After deploying dask kubernetes I had an issue with a user due to a big memory usage at the “gathering” step. We understood in the case of Dask Kubernetes deployement that the scheduler gather all the data in the POD memory. So after multiple OOM Killed (POD) we tried to set the parameter (direct_to_worker). How ever this parameter seems to not working in this context (deployement with the helm Dask Kubernetes).
I would like to know if i made a mistake or if the feature is not available for Dask Kubernetes ?
There is no difference between Dask Kubernetes and any other Dask deployment mechanism. So it’s likely a problem with their use of Dask Distributed, rather than anything Kubernetes specific.
It would help to see a code example of what the user is trying to do.

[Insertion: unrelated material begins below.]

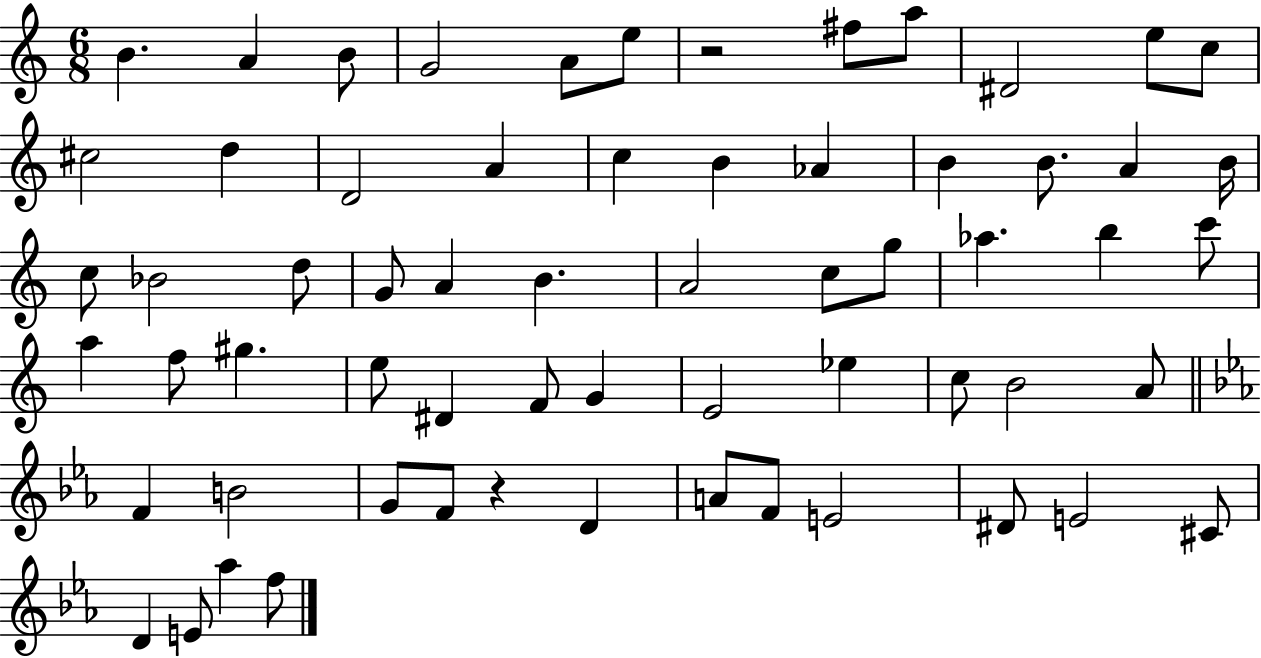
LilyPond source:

I am almost sure the code of the student notebook is far from optimized (you are right). It’s why i wanted to use a pod with enougth memory for is jhub session and it would work (during the time to review the code). However I try to know if the parameter direct_to_workers is supposed to work with a dask client using a Kubernetes Cluster configuration ?

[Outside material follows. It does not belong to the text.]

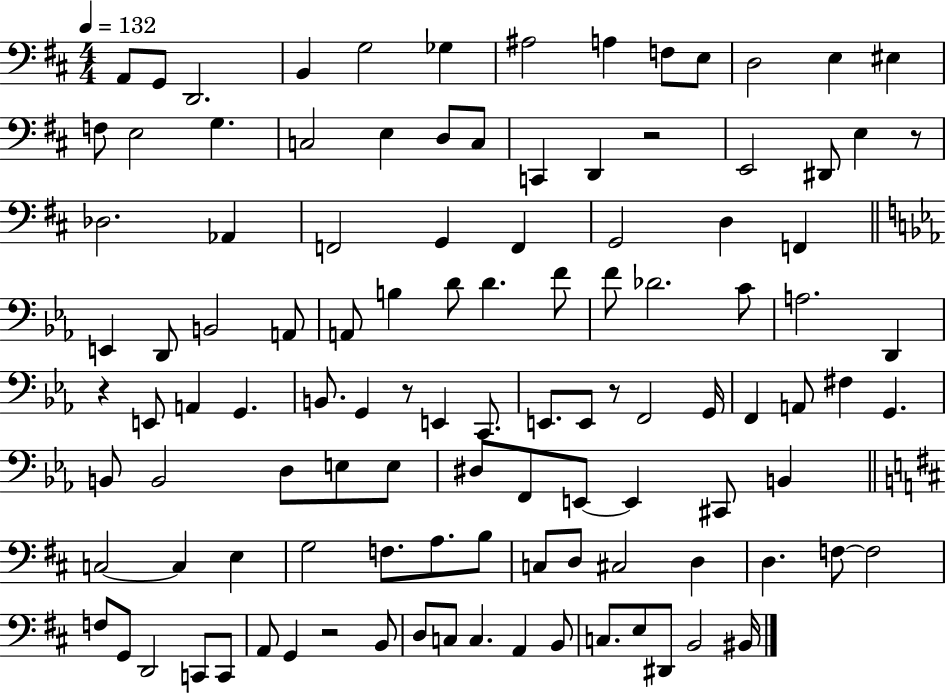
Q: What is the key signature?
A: D major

@Hugo54 is a colleague of mine at CNES, we were testing an OVH cloud deployment with some (non optimized and complex) user code, performing a huge gather at some point. Even using direct=True kwarg in gather (or so we were told), we were seing a Scheduler pod restart due to memory. We supposed at some point that this kwarg was not working, maybe because of networking complexity in K8S preventing the Jupyter user pod to directly access Dask workers.

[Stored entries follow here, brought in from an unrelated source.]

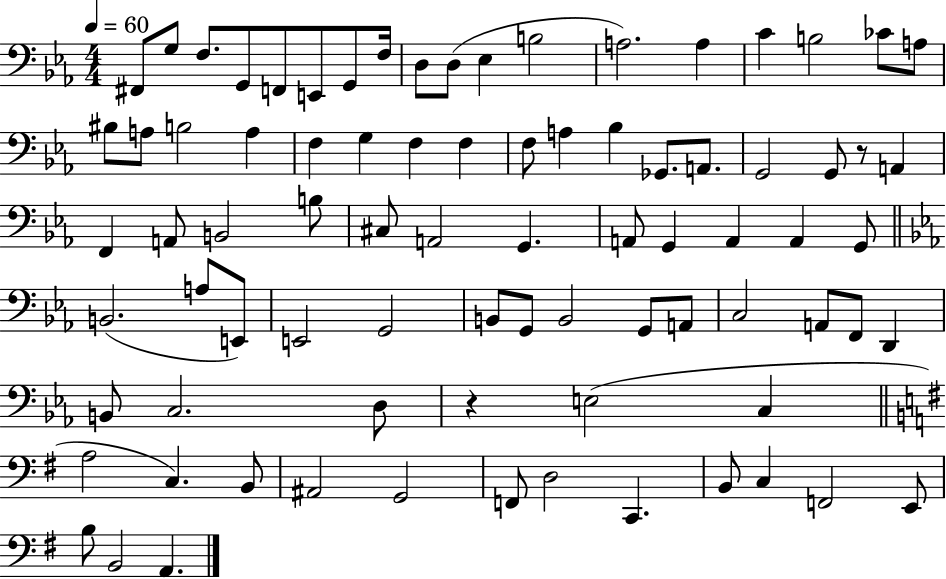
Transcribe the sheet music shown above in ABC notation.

X:1
T:Untitled
M:4/4
L:1/4
K:Eb
^F,,/2 G,/2 F,/2 G,,/2 F,,/2 E,,/2 G,,/2 F,/4 D,/2 D,/2 _E, B,2 A,2 A, C B,2 _C/2 A,/2 ^B,/2 A,/2 B,2 A, F, G, F, F, F,/2 A, _B, _G,,/2 A,,/2 G,,2 G,,/2 z/2 A,, F,, A,,/2 B,,2 B,/2 ^C,/2 A,,2 G,, A,,/2 G,, A,, A,, G,,/2 B,,2 A,/2 E,,/2 E,,2 G,,2 B,,/2 G,,/2 B,,2 G,,/2 A,,/2 C,2 A,,/2 F,,/2 D,, B,,/2 C,2 D,/2 z E,2 C, A,2 C, B,,/2 ^A,,2 G,,2 F,,/2 D,2 C,, B,,/2 C, F,,2 E,,/2 B,/2 B,,2 A,,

However, I found time to try a much simpler example with Dask latest.py3.12 docker images:
from dask_kubernetes.operator import KubeCluster
from dask.distributed import Client
import numpy as np
cluster = KubeCluster(
namespace="dask-operator",
image='ghcr.io/dask/dask:latest-py3.12',
name="test-direct",
n_workers=4,
resources={
"requests": {
"cpu": "1",
"memory": "2Gi"
},
"limits": {
"cpu": "1",
"memory": "2Gi"
}
}
)
client = cluster.get_client()
# Build some consequent Numpy array
def create_numpy():
return np.random.random((10000, 10000))
futures = [client.submit(create_numpy, pure=False) for _ in range(6)]
results = client.gather(futures, direct=True) #Works
results = client.gather(futures) #Network error due to scheduler pod restarting
This example seems to indicate that, at least with latest versions, direct=True kwarg works well with Dask Kubernetes.
If the Jupyter Pod is in the same Kubernetes cluster as the Dask cluster then there’s no reason why it shouldn’t be able to connect directly to the workers. Unless some network policy is restricting it. But in that case I would expect to see errors.